--- begin ---

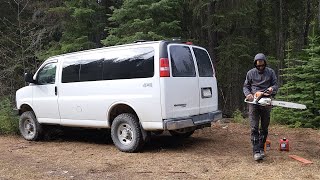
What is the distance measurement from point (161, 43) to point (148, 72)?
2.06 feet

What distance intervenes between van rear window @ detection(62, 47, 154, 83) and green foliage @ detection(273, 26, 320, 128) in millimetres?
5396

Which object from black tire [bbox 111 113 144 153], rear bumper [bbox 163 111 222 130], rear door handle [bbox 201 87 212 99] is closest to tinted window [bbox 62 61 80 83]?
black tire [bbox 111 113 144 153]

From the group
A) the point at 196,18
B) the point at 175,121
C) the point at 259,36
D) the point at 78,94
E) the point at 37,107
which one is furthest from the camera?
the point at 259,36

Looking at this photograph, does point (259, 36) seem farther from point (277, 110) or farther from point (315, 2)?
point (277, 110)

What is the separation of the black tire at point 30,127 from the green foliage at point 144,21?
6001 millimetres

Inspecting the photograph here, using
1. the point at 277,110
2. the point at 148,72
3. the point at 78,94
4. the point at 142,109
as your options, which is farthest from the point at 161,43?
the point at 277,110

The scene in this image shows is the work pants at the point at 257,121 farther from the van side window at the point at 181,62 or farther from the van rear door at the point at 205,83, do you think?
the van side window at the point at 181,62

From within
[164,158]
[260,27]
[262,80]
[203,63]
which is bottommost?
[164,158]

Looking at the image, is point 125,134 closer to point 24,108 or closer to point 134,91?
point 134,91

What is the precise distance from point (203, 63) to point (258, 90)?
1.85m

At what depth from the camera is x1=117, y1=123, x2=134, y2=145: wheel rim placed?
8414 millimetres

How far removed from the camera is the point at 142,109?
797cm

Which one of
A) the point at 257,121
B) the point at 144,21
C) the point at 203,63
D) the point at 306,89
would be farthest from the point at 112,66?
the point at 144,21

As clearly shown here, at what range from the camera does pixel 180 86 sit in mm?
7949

--- end ---

» Task
Copy out the part of the listing that starts with the line containing "From within" and continues to the end of the listing, keeping every line as it is.

» Reply
From within
[164,158]
[260,27]
[262,80]
[203,63]
which is bottommost?
[164,158]

Looking at the image, is point 125,134 closer to point 24,108 or closer to point 134,91?
point 134,91

What is the precise distance from point (203, 63) to point (258, 90)?
1.85m

At what depth from the camera is x1=117, y1=123, x2=134, y2=145: wheel rim placed?
8414 millimetres

How far removed from the camera is the point at 142,109?
797cm

Which one of
A) the point at 257,121
B) the point at 144,21
C) the point at 203,63
D) the point at 306,89
would be farthest from the point at 112,66?
the point at 144,21

As clearly shown here, at what range from the camera does pixel 180 86 sit in mm?
7949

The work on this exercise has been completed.